Given records:
=== Section Start ===

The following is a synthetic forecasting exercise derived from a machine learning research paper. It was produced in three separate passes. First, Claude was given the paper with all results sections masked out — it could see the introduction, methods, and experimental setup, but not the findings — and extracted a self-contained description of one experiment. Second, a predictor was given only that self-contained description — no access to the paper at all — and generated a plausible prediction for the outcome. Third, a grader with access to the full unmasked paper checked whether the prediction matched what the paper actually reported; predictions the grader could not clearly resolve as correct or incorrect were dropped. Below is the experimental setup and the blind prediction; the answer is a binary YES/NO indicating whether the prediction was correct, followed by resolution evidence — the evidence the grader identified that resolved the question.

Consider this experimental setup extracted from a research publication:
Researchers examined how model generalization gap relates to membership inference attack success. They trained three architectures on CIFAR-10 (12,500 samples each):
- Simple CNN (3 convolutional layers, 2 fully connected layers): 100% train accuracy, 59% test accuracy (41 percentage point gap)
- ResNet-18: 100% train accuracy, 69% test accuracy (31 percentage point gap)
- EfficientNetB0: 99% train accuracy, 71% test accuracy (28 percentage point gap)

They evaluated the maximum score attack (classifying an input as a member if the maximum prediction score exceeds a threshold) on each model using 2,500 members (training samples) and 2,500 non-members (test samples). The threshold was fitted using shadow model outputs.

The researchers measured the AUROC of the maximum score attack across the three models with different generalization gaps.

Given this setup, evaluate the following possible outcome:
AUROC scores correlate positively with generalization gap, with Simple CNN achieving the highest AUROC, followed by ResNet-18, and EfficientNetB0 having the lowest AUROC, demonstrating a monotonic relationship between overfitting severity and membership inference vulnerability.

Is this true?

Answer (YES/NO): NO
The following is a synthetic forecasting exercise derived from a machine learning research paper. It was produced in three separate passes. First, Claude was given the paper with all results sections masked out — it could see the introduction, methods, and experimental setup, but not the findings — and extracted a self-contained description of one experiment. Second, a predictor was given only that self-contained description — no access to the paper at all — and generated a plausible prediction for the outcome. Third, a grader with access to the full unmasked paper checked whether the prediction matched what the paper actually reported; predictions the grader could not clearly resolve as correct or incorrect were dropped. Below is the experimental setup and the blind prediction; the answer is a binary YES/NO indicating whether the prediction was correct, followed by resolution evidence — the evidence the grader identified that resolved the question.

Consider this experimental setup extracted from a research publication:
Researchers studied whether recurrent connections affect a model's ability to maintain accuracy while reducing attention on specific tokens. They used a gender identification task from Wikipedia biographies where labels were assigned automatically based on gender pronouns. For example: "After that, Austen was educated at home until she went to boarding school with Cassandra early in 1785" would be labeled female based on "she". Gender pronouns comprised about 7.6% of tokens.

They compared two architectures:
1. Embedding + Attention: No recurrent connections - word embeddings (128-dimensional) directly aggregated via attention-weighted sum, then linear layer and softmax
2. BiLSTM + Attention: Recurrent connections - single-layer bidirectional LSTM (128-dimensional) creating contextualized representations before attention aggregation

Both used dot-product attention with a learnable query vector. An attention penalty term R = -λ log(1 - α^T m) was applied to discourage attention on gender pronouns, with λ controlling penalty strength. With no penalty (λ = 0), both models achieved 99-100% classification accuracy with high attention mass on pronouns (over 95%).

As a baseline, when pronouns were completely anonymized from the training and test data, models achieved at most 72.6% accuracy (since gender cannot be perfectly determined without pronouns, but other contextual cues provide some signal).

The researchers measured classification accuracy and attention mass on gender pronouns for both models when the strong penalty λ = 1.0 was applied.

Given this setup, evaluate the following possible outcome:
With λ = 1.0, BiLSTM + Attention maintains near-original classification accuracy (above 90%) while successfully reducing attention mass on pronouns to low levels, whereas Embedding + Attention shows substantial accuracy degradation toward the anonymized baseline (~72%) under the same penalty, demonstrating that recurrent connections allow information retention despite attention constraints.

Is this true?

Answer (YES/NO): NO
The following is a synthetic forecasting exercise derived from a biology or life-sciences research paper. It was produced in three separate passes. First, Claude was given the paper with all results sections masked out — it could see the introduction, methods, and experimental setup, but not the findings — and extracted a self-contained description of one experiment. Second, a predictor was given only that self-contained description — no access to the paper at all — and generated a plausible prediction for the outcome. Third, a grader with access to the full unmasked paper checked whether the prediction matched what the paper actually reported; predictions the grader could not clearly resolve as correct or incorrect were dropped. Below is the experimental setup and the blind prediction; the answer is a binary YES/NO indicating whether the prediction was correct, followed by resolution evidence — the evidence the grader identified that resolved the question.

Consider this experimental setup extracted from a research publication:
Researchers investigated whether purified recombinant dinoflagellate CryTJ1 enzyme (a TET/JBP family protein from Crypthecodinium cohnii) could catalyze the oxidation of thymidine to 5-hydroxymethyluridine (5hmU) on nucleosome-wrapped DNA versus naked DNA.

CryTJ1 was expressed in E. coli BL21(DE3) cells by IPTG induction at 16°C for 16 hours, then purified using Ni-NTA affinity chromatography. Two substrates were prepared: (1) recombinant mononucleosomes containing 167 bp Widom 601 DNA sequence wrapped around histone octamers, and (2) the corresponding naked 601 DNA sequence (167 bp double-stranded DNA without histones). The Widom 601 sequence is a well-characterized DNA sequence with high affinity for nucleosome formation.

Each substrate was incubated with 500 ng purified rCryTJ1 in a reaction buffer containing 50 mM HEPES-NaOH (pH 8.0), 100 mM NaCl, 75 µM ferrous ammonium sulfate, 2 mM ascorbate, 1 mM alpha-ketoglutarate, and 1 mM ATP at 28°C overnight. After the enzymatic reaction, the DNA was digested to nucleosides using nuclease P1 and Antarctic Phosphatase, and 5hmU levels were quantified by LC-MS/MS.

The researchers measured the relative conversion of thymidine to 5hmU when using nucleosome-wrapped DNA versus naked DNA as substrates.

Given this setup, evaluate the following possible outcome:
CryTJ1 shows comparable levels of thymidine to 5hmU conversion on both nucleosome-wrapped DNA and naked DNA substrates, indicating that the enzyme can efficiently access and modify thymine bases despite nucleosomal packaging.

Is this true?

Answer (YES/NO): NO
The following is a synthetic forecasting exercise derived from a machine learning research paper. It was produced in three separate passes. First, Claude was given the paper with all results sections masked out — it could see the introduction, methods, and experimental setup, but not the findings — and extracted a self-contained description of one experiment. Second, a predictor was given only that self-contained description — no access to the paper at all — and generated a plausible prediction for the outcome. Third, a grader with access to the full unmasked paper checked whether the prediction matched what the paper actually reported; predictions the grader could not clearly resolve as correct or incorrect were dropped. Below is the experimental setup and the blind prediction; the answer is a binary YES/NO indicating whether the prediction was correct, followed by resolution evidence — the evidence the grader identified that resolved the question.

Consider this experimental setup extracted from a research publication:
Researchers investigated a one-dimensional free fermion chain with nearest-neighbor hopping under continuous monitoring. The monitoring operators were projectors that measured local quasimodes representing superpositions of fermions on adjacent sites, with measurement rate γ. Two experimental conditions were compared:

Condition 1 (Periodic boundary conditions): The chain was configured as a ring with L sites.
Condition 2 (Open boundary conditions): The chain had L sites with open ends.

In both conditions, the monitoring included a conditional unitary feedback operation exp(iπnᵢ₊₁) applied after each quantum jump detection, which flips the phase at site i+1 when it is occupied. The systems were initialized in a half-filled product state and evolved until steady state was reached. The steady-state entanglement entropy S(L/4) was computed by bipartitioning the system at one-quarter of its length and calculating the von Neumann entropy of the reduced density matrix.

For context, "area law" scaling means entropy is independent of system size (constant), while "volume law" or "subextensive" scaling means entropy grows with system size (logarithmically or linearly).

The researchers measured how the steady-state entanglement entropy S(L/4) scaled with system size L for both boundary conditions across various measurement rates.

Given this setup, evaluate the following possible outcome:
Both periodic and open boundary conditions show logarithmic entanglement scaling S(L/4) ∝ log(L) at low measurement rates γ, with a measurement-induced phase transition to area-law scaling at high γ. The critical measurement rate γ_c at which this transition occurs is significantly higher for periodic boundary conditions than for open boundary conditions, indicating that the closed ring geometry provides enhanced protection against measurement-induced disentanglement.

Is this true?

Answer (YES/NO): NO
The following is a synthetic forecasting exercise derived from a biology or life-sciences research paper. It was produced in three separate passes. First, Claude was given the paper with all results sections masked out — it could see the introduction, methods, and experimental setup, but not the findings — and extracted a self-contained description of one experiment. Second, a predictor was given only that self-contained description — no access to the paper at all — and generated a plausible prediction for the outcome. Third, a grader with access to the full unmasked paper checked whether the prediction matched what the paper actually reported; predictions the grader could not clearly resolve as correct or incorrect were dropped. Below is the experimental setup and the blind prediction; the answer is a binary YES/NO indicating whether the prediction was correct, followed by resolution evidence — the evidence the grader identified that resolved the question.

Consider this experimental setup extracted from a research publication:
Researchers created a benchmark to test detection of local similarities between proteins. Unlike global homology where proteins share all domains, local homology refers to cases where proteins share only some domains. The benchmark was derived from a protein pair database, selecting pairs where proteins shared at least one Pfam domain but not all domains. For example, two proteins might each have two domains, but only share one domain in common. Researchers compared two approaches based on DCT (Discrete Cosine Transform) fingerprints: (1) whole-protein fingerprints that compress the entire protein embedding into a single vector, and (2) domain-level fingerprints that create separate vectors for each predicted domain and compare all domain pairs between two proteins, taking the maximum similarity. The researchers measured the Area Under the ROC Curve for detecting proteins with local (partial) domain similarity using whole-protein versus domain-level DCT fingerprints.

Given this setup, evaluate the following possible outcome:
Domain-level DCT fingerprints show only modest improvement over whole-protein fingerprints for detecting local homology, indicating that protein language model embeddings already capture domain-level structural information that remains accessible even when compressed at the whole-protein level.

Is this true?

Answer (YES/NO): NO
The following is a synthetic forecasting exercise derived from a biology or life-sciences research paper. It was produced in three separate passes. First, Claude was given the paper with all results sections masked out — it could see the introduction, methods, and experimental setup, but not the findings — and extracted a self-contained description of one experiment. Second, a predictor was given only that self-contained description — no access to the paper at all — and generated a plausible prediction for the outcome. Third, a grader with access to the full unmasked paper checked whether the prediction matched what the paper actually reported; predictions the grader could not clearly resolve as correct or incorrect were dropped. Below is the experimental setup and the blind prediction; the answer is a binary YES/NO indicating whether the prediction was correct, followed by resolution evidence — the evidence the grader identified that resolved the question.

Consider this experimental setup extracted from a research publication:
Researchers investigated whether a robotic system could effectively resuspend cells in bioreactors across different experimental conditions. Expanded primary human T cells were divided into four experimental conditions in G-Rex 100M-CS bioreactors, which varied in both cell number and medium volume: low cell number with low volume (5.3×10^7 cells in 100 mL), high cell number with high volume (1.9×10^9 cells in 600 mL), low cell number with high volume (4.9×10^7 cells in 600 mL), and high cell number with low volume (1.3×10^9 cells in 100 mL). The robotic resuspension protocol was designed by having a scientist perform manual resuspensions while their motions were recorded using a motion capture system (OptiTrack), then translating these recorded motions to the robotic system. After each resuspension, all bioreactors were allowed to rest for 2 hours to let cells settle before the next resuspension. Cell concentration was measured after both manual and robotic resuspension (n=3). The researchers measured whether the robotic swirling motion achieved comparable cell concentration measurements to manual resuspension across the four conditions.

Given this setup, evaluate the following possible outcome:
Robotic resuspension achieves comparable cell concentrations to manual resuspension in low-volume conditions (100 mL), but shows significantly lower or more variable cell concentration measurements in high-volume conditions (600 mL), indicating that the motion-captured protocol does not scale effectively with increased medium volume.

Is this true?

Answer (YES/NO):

=== Section End ===
=== Section Start ===

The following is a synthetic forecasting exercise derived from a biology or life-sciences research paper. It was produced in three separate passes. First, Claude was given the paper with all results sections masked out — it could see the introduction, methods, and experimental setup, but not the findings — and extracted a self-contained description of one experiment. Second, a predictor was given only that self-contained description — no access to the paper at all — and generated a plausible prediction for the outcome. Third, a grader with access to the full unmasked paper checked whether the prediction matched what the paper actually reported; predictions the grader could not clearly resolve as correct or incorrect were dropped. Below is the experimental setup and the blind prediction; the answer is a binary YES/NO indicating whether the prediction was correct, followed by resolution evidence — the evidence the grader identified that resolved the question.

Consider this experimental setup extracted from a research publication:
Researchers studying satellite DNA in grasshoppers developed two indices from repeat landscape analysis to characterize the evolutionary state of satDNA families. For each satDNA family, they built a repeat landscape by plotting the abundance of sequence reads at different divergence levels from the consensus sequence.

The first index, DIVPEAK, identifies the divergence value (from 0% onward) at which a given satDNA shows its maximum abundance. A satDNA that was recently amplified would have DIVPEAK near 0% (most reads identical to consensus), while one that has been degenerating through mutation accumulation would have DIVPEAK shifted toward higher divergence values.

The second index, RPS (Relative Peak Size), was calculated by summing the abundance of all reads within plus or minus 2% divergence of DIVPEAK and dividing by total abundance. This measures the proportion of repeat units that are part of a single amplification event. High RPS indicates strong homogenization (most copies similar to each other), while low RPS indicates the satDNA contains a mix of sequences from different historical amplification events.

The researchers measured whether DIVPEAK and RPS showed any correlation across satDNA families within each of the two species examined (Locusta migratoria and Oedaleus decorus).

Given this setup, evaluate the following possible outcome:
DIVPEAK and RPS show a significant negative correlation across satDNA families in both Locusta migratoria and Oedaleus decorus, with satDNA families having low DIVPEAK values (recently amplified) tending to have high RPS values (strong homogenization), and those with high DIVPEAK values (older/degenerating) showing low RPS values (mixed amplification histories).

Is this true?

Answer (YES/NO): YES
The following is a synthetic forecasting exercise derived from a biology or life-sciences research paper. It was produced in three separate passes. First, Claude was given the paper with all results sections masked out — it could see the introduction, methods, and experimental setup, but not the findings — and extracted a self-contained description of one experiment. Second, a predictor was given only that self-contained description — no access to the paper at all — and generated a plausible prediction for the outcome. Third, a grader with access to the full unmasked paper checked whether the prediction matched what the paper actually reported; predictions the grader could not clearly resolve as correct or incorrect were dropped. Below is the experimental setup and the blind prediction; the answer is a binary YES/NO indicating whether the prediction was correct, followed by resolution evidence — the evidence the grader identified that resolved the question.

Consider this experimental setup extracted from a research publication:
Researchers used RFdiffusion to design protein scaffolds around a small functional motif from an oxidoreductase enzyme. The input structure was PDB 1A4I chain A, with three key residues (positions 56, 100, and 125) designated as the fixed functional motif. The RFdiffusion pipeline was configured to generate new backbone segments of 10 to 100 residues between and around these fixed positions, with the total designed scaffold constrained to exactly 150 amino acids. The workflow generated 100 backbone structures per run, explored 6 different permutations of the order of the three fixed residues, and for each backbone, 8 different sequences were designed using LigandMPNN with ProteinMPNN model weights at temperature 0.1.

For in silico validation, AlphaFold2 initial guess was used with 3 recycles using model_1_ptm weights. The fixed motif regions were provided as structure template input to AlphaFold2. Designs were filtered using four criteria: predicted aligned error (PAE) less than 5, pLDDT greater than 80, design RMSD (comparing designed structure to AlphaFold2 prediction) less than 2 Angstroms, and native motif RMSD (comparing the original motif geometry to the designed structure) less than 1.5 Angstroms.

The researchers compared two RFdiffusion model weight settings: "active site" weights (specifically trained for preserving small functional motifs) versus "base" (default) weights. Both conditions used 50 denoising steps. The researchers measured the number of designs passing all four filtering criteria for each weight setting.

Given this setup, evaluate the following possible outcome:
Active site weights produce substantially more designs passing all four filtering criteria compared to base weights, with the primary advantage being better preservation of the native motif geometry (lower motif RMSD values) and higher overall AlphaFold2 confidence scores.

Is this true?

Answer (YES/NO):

=== Section End ===

About this task:
The string "more" may appear in lines of the entries above. Say how many such lines there are, as a number only.

Worked solution:
2